- Document segment
The sql extension is already loaded. To reload it, use:
  %reload_ext sql


In [4]:
%sql sqlite:///RealWorldData.db

'Connected: @RealWorldData.db'

In [5]:
import pandas
df = pandas.read_csv("https://cf-courses-data.s3.us.cloud-object-storage.appdomain.cloud/IBMDeveloperSkillsNetwork-DB0201EN-SkillsNetwork/labs/FinalModule_Coursera_V5/data/ChicagoCensusData.csv")
df.to_sql("CENSUS_DATA", con, if_exists='replace', index=False,method="multi")

df = pandas.read_csv("https://cf-courses-data.s3.us.cloud-object-storage.appdomain.cloud/IBMDeveloperSkillsNetwork-DB0201EN-SkillsNetwork/labs/FinalModule_Coursera_V5/data/ChicagoCrimeData.csv")
df.to_sql("CHICAGO_CRIME_DATA", con, if_exists='replace', index=False, method="multi")

df = pandas.read_csv("https://cf-courses-data.s3.us.cloud-object-storage.appdomain.cloud/IBMDeveloperSkillsNetwork-DB0201EN-SkillsNetwork/labs/FinalModule_Coursera_V5/data/ChicagoPublicSchools.csv")
df.to_sql("CHICAGO_PUBLIC_SCHOOLS_DATA", con, if_exists='replace', index=False, method="multi")

  both result in 0.1234 being formatted as 0.12.


Query the database system catalog to retrieve table metadata

In [6]:
%sql SELECT name FROM sqlite_master WHERE type='table'

 * sqlite:///RealWorldData.db
Done.


name
CENSUS_DATA
CHICAGO_CRIME_DATA
CHICAGO_PUBLIC_SCHOOLS_DATA


Query the database system catalog to retrieve column metadata

In [7]:
%sql SELECT count(name) FROM PRAGMA_TABLE_INFO('CHICAGO_PUBLIC_SCHOOLS_DATA');

 * sqlite:///RealWorldData.db
Done.


count(name)
78


# Problem 1: Find the total number of crimes recorded in the CRIME table.

In [8]:
# Rows in Crime Table
%sql select COUNT(*) AS TOTAL_CRIMES \
from CHICAGO_CRIME_DATA

 * sqlite:///RealWorldData.db
Done.


TOTAL_CRIMES
533


# Problem 2: List community areas with per capita income less than 11000.

In [9]:
%sql SELECT COMMUNITY_AREA_NAME FROM CENSUS_DATA WHERE PER_CAPITA_INCOME < 11000;

 * sqlite:///RealWorldData.db
Done.

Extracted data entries
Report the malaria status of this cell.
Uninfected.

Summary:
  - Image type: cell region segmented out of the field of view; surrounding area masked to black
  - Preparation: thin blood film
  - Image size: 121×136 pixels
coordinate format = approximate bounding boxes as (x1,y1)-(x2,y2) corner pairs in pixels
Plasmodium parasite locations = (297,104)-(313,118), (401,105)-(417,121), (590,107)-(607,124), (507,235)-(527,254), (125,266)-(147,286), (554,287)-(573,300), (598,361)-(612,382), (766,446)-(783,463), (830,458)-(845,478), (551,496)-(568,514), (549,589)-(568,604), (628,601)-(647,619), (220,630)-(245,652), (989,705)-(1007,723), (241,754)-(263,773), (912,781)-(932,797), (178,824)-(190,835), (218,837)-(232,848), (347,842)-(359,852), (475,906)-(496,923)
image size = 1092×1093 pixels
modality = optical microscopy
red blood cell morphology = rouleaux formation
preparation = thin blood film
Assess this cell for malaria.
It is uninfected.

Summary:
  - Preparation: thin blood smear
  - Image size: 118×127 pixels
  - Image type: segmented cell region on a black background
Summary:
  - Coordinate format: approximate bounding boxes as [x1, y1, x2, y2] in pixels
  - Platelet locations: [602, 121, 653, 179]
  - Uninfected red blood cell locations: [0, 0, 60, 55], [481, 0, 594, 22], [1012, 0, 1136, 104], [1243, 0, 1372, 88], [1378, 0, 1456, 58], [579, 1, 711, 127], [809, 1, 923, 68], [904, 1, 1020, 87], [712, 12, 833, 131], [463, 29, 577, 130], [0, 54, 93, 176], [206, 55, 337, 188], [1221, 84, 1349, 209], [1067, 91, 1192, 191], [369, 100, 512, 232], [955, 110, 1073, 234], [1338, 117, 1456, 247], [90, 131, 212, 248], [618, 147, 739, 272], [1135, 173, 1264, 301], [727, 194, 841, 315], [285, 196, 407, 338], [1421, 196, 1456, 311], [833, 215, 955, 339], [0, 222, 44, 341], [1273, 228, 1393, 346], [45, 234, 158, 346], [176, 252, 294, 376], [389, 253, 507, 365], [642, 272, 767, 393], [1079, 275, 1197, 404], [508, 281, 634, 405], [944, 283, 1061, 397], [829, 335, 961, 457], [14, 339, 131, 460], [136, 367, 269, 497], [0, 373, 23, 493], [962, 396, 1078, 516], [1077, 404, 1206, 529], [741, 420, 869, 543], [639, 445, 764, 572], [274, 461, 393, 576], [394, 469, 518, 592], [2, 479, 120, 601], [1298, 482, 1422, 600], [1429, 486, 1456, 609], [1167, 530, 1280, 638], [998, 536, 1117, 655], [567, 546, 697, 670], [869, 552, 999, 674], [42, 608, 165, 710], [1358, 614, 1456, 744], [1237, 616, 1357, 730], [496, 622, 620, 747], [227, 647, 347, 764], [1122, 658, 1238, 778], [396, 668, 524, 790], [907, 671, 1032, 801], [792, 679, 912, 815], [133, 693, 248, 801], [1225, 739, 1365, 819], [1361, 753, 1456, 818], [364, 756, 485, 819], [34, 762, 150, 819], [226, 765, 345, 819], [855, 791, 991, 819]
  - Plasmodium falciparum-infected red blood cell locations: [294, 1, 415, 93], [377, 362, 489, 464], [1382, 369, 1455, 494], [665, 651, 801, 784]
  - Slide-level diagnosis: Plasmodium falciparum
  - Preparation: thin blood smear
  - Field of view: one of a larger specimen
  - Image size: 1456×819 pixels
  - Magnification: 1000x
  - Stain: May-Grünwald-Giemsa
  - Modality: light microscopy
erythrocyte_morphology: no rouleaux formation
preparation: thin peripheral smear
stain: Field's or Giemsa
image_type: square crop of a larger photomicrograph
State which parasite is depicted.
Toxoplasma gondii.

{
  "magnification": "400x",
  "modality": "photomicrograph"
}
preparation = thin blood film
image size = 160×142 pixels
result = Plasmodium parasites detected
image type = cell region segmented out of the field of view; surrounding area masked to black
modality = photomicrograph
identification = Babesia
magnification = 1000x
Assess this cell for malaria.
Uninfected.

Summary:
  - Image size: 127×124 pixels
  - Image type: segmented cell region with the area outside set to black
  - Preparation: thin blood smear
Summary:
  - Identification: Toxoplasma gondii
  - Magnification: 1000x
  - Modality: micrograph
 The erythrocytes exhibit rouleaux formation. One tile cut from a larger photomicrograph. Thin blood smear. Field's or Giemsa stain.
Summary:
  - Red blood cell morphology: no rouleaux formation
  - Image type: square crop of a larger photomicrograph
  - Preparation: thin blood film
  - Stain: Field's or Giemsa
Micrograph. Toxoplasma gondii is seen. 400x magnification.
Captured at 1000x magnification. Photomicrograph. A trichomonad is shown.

- Tasks to carry out
A) Summarize the SQL notebook excerpt in two sentences.
B) Write the next part of the SQL notebook excerpt, starting from its final line.

- Expected outputs
A) The notebook connects to the SQLite database RealWorldData.db and loads three Chicago CSV files into the tables CENSUS_DATA, CHICAGO_CRIME_DATA and CHICAGO_PUBLIC_SCHOOLS_DATA. It then queries the system catalog, which lists those three tables and reports 78 columns in the schools table, counts 533 crimes in the crime table, and begins a query for community areas with per capita income below 11000.

B)
COMMUNITY_AREA_NAME
West Garfield Park
South Lawndale
Fuller Park
Riverdale


# Problem 3: List all case numbers for crimes involving minors? (children are not considered minors for the purposes of crime analysis)

In [10]:
%sql SELECT DISTINCT CASE_NUMBER FROM CHICAGO_CRIME_DATA WHERE DESCRIPTION LIKE '%MINOR%'

 * sqlite:///RealWorldData.db
Done.


CASE_NUMBER
HL266884
HK238408


# Problem 4: List all kidnapping crimes involving a child?

In [11]:
%sql SELECT DISTINCT CASE_NUMBER, PRIMARY_TYPE, DATE, DESCRIPTION FROM CHICAGO_CRIME_DATA \
WHERE PRIMARY_TYPE='KIDNAPPING'

 * sqlite:///RealWorldData.db
Done.


CASE_NUMBER,PRIMARY_TYPE,DATE,DESCRIPTION
HN144152,KIDNAPPING,2007-01-26,CHILD ABDUCTION/STRANGER


# Problem 5: What kind of crimes were recorded at schools?

In [12]:
%sql SELECT DISTINCT(PRIMARY_TYPE), LOCATION_DESCRIPTION FROM CHICAGO_CRIME_DATA \
WHERE LOCATION_DESCRIPTION LIKE '%SCHOOL%'

 * sqlite:///RealWorldData.db
Done.


PRIMARY_TYPE,LOCATION_DESCRIPTION
BATTERY,"SCHOOL, PUBLIC, GROUNDS"
BATTERY,"SCHOOL, PUBLIC, BUILDING"
CRIMINAL DAMAGE,"SCHOOL, PUBLIC, GROUNDS"
NARCOTICS,"SCHOOL, PUBLIC, GROUNDS"
NARCOTICS,"SCHOOL, PUBLIC, BUILDING"
ASSAULT,"SCHOOL, PUBLIC, GROUNDS"
CRIMINAL TRESPASS,"SCHOOL, PUBLIC, GROUNDS"
PUBLIC PEACE VIOLATION,"SCHOOL, PRIVATE, BUILDING"
PUBLIC PEACE VIOLATION,"SCHOOL, PUBLIC, BUILDING"


# Problem 6: List the average safety score for all types of schools.

In [13]:
%sql SELECT "Elementary, Middle, or High School", AVG(SAFETY_SCORE) AVERAGE_SAFETY_SCORE \
FROM CHICAGO_PUBLIC_SCHOOLS_DATA GROUP BY "Elementary, Middle, or High School";

 * sqlite:///RealWorldData.db
Done.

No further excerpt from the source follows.